Yes, but, it will certainly increase the flow of Greeks, Italians, Portuguese, Spaniards, etc. moving their Euro deposits to USD, gold etc. held offshore. This moves seems hand-crafted to trigger a Euro-wide bank run.
Andrew: It might. There are two possibilities:
1. People run from Euro bank deposits into Euro notes (or out of Club Med deposits into Club Baltic deposits).
2. People run from all Euro deposits and notes into foreign deposits and notes and into real assets.
(Or maybe a mix of both, of course).
Ironically, 2 might be a good thing, for the Eurozone!
Andrew F: “This moves seems hand-crafted to trigger a Euro-wide bank run.”
Don’t forget that policy is endogenous. There are strong forces that will move ECB/IMF/EU policy to avoid Euro-wide bank runs (e.g. by reversing course and simply making whole all deposits in Cyprus.)
I think it is more realistic to see the Cyprus deal as an attempt to minimize the cost of bailing out a very small member state whose situation, for a variety of reasons, evokes very little sympathy from the lenders. As such, it is a trial balloon that will be quickly hauled in if things go badly awry.
‘Unfortunately, the very same time you most want to borrow Euros is exactly the time nobody wants to lend to you.”
But is NGDPO works the way its supposed to (largely via expectations) – then they may not actually have to borrow the money, right ?
Though I suppose if there is doubt about the viability of borrowing then the fiscal authorities commitment to NGDPT might not be credible.
Simon van Norden:
“There are strong forces that will move ECB/IMF/EU policy to avoid Euro-wide bank runs (e.g. by reversing course and simply making whole all deposits in Cyprus.)”
As long as banks are well-capitalized, the ECB can easily deal with a bank run – even relaxing collateral requirements, if necessary.
However, the problem with Cyprus banks is that:
1) their capital is close to zero, and so the ECB cannot lend to them.
2) The capital requirements are too large compared to Cyprus GDP (about 60% of GDP), and so the government cannot recapitalize them.
From this perspective Cyprus is a truly unique case which cannot be extrapolated to other eurozone members.

To-do item A> Echo the records from the first line through the line containing "64MB PC133 133MHz", both included, and drop the picture markers from what you write.
The comment thread and the records were collected from unrelated sources.

Task data>
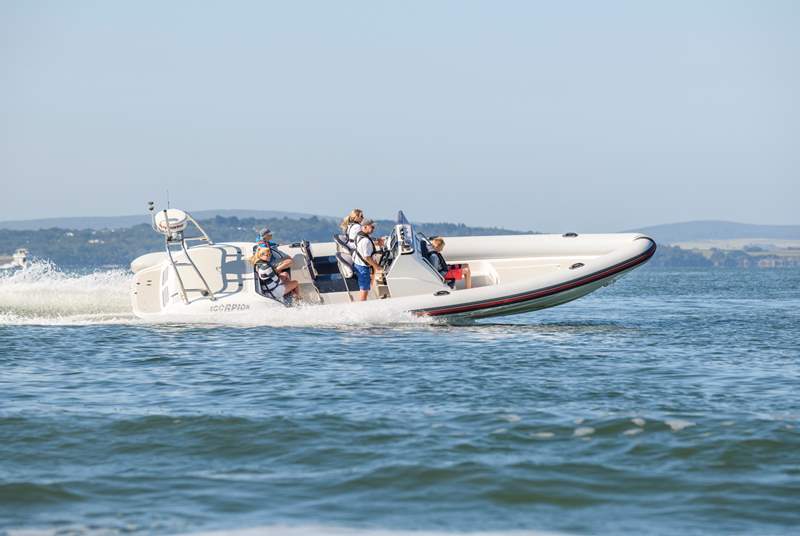 Hamble Rib Charters can be booked for trips.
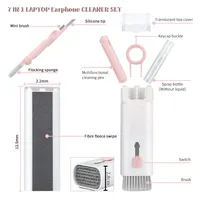Earbud Kit Alat Pena Pembersih untuk Airpods Headphone Cleaner Pen Brush 7 In 1 Kit Pembersih Keyboard Ponsel untuk Apple Airpods Pro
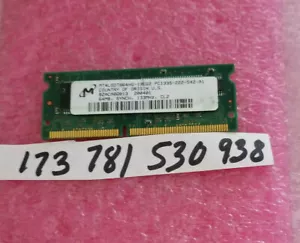64MB PC133 133MHz non-ECC Unbuffered CL2 144-pin SoDimm (MT4LSDT864HG-13EG2) - Picture 1 of 1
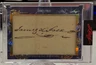 2020-21 Leaf Pearl Hockey Cut Signatures President JAMES POLK One of One 1/1
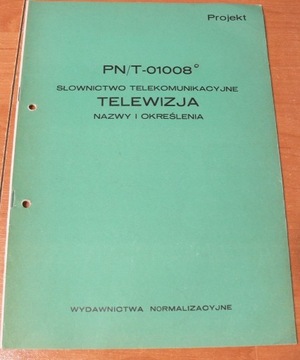 SŁOWNICTWO TELEKOMUNIKACYJNE TELEWIZJA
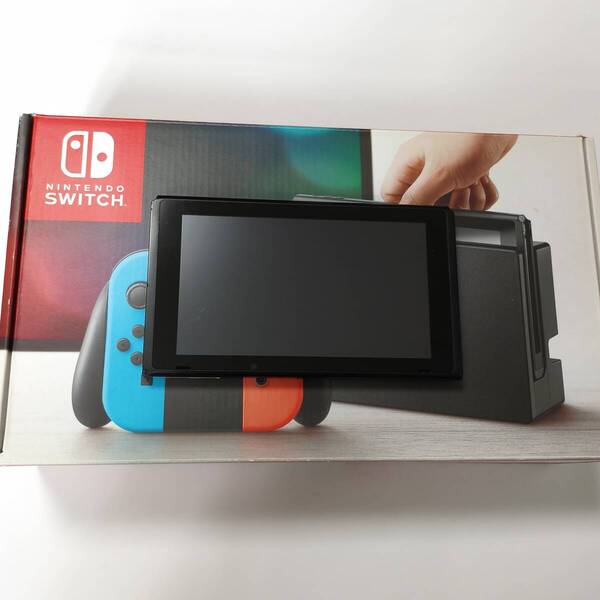 送料無料 動作確認済み Nintendo Switch HAC-S-KABAA 2017年製 未対策機 本体のみ HAC-001 中古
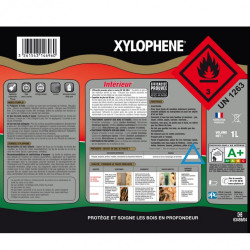 Traitement du bois meuble, parquet et boiserie XYLOPHENE 25 ans, 1 l - XYLOPHENE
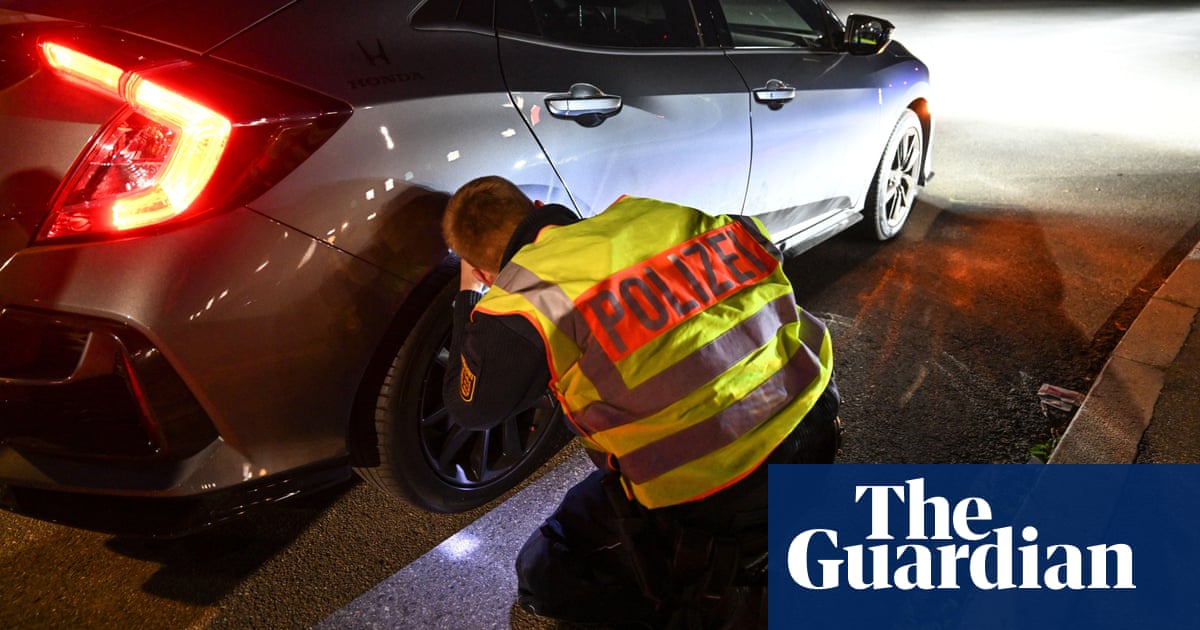 German police crack down on illegal street car tuning as its season begins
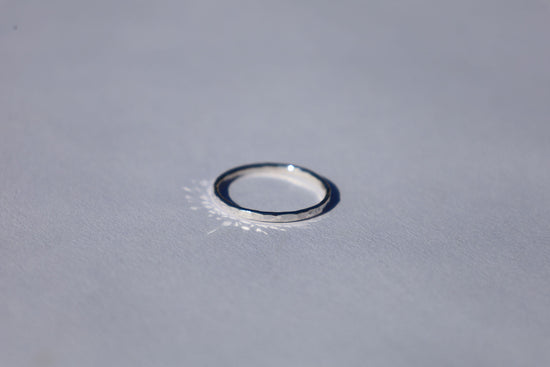 Textured Silver Band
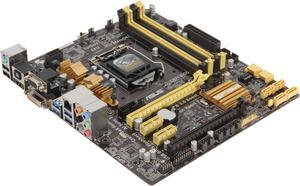 ASUS Z87M-PLUS LGA 1150 Intel Z87 HDMI SATA 6Gb/s USB 3.0 uATX Intel Motherboard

To-do item B> Carry on the comment thread about the Cyprus bailout and bank runs past its final sentence.

Answer section A>
 Hamble Rib Charters can be booked for trips.
Earbud Kit Alat Pena Pembersih untuk Airpods Headphone Cleaner Pen Brush 7 In 1 Kit Pembersih Keyboard Ponsel untuk Apple Airpods Pro
64MB PC133 133MHz non-ECC Unbuffered CL2 144-pin SoDimm (MT4LSDT864HG-13EG2) - Picture 1 of 1

Answer section B>
Ralph Musgrave,
“If they want 100% safety and/or instant access their money is not invested in commerce: it’s backed 100% by reserves and it earns no interest.”
If people really wanted this, wouldn’t it emerge anyway under a deposit-insuranceless system? I.e. people don’t want 100% safe deposits that pay no interest (and are effectively cash that’s easily carried) because under deposit insurance they can get 100% safe deposits that DO pay interest.
Take away deposit insurance and any genuine demand for 100% reserve banking will offer profits to investors. Of course, considerable regulation would be required to ensure that banks offering such services didn’t do anything fraudulent.
Doctor Why:
Interesting point.
I’m assuming that if a bank run in the rest of the euro-zone is at stake, then the EC/ECB/IMF will rapidly reverse the haircut. I’d thought that a take-it-or-leave-it offer to the Cypriot govt. of a “Spanish solution” would do the trick.
(i.e. The Cypriot president is told that if he wishes to recapitalize Cypriot banks with Cypriot govt. EUR bonds, those bonds will be accepted as collateral by the ECB.)
Of course, the President (or the Cypriot Parliament) might refuse the offer and prefer to do an Iceland (i.e. abandon the euro in the next 72 hours.) But either way, the members of the Troika would probably judge that to be enough to kill off the incentive to run on the banks.
If I were to look for early signs of a bank run elsewhere in the Euro zone, I would want to look for a country
– with a big banking sector relative to GDP
– bad banks (or potentially shaky ones)
– on the Euro (i.e. NOT Switzerland)
Anyone know how Austria has been doing?
I’d heard a few years ago that they met all these conditions (lots of bad loans to Eastern Europe.)
Doesn’t that describe Germany and France?
W Peden: “Take away deposit insurance and any genuine demand for 100% reserve banking will offer profits to investors. Of course, considerable regulation would be required to ensure that banks offering such services didn’t do anything fraudulent.”
I agree with the rest of what you say, except the word “considerable” in that last sentence. The government regulators would have a much easier job than at present. They presumably wouldn’t even need to count the dollar bills in reserve, since nearly all would just be electronic liabilities of the central bank.
“Though mostly it was a concern about asymmetric shocks, with less emphasis on the lender of last resort problem.”
I’ve been thinking lately that the biggest failure was not understanding that for a currency union to be a union of equals, with everyone playing by the same rules, the countries have to all be the same size.
Otherwise, the large countries determine monetary policy and this enables them to issue safe debt, while the small countries lack that privilege.
If Germany were smaller, then either it wouldn’t be the undisputed safe haven of the euro zone, or else the ECB wouldn’t worry as much about overheating since it would contribute less to average euro zone inflation.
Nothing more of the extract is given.